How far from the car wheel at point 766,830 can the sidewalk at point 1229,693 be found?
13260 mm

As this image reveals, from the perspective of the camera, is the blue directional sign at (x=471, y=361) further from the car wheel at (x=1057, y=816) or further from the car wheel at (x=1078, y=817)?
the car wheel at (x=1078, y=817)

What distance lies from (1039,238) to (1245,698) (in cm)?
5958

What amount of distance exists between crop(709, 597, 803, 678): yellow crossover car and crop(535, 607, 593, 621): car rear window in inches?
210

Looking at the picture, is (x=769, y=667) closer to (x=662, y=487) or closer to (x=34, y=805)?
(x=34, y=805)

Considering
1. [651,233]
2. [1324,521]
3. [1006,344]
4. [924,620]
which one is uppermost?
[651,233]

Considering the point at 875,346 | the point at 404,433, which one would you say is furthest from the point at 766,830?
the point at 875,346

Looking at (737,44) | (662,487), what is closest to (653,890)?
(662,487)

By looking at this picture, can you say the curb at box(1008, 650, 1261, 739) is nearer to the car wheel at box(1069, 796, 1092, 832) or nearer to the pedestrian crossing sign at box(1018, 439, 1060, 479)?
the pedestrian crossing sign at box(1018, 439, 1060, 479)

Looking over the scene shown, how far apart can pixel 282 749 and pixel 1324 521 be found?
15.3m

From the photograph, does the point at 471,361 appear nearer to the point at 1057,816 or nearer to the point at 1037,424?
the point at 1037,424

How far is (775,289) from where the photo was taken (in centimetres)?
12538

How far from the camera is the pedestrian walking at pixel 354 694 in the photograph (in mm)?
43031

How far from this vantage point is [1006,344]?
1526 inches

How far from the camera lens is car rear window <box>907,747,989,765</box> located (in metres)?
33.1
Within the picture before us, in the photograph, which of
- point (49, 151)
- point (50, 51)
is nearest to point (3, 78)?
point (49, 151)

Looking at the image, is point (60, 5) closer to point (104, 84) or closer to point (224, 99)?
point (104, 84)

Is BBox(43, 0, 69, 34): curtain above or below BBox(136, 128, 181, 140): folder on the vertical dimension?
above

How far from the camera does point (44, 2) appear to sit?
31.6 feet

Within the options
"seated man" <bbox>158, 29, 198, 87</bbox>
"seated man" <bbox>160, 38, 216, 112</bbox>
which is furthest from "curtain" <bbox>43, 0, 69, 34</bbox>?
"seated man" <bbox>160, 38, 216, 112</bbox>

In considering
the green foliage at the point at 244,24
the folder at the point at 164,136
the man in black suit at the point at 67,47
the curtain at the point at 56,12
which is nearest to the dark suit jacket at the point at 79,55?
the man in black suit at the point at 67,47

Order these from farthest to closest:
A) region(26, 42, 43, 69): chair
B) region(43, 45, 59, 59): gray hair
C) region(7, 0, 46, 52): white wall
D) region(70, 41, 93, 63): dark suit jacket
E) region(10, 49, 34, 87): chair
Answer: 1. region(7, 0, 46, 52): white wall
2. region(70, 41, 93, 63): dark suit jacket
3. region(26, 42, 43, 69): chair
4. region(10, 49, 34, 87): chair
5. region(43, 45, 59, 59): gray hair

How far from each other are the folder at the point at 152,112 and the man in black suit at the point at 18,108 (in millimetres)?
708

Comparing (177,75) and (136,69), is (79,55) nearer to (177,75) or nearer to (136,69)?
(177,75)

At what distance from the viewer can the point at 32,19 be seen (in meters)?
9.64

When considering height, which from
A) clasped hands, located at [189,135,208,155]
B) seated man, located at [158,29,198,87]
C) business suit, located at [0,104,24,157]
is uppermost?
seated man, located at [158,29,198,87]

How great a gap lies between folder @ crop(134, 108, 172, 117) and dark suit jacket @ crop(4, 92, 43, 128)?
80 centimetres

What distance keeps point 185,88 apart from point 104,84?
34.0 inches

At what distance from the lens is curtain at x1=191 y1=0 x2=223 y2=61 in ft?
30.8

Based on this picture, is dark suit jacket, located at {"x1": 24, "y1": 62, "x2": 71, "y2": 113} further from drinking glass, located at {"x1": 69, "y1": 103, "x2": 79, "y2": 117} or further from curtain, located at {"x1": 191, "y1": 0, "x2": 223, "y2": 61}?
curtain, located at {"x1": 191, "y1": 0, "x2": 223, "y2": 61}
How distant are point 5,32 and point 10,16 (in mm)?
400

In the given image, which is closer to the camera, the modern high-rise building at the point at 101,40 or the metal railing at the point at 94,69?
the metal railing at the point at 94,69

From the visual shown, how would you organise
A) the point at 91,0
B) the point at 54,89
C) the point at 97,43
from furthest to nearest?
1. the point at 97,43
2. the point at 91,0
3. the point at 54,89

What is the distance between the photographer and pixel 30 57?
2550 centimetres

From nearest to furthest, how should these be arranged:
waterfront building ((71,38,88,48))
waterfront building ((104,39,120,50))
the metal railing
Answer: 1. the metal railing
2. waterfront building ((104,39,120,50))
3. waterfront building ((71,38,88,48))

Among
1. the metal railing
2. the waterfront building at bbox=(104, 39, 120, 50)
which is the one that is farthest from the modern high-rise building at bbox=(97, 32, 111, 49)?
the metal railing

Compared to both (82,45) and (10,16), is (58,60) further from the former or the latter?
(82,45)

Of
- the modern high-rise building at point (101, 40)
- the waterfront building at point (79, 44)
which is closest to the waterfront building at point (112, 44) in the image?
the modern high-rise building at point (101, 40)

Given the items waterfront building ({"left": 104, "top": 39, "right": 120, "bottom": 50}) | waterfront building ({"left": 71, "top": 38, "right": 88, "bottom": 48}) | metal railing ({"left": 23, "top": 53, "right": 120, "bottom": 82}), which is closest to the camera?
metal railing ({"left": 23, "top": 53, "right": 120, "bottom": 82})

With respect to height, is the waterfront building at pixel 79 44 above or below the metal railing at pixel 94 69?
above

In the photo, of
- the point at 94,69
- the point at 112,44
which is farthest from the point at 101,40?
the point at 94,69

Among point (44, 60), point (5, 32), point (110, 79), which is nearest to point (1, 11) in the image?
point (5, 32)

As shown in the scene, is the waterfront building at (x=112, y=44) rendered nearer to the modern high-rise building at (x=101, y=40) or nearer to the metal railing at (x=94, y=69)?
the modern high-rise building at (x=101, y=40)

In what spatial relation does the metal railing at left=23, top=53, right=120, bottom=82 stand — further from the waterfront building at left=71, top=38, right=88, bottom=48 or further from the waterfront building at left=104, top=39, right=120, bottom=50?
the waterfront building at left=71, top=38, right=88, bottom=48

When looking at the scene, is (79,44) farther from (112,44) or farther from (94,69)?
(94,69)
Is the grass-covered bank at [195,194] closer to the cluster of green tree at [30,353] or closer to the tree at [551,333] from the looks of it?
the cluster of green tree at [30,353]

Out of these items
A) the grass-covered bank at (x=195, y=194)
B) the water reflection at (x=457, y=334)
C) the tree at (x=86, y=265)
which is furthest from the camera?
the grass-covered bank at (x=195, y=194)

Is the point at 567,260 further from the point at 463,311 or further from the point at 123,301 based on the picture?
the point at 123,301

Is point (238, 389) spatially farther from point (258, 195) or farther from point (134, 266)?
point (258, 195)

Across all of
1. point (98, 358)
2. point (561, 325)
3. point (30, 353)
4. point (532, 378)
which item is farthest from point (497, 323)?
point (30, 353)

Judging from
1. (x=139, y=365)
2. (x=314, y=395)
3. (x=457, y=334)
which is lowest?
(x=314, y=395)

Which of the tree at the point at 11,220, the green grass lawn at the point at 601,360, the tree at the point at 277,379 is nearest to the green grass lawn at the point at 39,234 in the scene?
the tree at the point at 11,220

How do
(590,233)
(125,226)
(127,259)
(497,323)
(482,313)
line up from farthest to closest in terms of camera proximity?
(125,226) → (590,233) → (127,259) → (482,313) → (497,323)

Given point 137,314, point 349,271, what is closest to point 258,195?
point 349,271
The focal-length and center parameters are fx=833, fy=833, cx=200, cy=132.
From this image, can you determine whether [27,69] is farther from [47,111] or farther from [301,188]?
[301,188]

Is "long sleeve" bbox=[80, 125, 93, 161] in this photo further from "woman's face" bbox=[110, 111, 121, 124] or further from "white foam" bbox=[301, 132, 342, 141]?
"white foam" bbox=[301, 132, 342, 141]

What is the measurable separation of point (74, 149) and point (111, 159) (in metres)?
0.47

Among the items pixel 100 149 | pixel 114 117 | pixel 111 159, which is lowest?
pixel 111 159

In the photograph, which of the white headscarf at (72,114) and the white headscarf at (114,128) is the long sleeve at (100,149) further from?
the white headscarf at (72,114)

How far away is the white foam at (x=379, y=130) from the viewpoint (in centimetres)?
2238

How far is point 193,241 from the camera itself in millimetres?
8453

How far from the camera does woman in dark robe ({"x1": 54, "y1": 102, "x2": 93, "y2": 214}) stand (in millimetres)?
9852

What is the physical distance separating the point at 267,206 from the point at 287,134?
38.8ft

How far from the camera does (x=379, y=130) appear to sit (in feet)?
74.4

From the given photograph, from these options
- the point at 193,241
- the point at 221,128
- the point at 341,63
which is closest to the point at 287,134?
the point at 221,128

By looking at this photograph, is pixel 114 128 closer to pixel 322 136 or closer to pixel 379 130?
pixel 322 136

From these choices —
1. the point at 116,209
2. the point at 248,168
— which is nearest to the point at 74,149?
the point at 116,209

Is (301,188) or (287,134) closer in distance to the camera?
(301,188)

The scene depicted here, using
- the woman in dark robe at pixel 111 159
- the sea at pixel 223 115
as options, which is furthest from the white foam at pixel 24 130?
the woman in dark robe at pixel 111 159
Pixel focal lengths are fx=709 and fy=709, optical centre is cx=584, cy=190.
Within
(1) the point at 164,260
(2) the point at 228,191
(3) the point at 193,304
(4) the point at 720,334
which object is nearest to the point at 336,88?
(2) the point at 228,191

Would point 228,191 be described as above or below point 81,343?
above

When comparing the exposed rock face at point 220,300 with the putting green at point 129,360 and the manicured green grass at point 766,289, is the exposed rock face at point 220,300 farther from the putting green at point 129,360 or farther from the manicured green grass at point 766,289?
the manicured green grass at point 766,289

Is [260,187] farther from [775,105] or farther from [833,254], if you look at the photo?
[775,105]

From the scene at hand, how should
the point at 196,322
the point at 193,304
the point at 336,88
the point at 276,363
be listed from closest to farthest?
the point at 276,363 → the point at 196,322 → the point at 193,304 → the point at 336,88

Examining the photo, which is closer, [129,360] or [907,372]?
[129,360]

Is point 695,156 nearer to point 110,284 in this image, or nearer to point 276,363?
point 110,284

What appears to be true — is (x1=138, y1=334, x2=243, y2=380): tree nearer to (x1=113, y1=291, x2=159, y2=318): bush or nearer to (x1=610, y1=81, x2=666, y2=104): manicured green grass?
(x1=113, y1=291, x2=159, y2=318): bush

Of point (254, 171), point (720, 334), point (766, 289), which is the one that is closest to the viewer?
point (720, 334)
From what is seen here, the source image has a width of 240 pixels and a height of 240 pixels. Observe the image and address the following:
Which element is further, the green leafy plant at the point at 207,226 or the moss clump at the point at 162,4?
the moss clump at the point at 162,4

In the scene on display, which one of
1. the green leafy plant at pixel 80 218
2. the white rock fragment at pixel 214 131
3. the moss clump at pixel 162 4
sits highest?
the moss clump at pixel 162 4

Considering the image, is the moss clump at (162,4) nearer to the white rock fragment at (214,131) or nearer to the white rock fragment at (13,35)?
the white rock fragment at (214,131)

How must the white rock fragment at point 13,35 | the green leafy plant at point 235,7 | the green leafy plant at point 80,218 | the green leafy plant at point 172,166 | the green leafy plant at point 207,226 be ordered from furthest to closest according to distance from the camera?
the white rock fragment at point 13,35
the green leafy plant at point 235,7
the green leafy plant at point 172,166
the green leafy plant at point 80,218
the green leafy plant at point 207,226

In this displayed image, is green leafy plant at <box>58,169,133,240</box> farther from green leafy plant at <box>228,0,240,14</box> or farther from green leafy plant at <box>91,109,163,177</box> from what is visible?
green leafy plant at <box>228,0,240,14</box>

■ ■ ■ ■

Task prompt: Print nothing but the lines from the line with "Of point (254, 171), point" to the last line of the records above. Both of those lines count.

Answer to this exercise:
Of point (254, 171), point (720, 334), point (766, 289), which is the one that is closest to the viewer?
point (720, 334)
From what is seen here, the source image has a width of 240 pixels and a height of 240 pixels. Observe the image and address the following:
Which element is further, the green leafy plant at the point at 207,226 or the moss clump at the point at 162,4?
the moss clump at the point at 162,4

In the scene on display, which one of
1. the green leafy plant at pixel 80 218
2. the white rock fragment at pixel 214 131
3. the moss clump at pixel 162 4
sits highest?
the moss clump at pixel 162 4

Considering the image, is the moss clump at (162,4) nearer to the white rock fragment at (214,131) or nearer to the white rock fragment at (13,35)?
the white rock fragment at (214,131)

How must the white rock fragment at point 13,35 | the green leafy plant at point 235,7 | the green leafy plant at point 80,218 | the green leafy plant at point 172,166 | the green leafy plant at point 207,226 be ordered from furthest to closest according to distance from the camera?
the white rock fragment at point 13,35
the green leafy plant at point 235,7
the green leafy plant at point 172,166
the green leafy plant at point 80,218
the green leafy plant at point 207,226

In this displayed image, is green leafy plant at <box>58,169,133,240</box> farther from green leafy plant at <box>228,0,240,14</box> or farther from green leafy plant at <box>91,109,163,177</box> from what is visible?
green leafy plant at <box>228,0,240,14</box>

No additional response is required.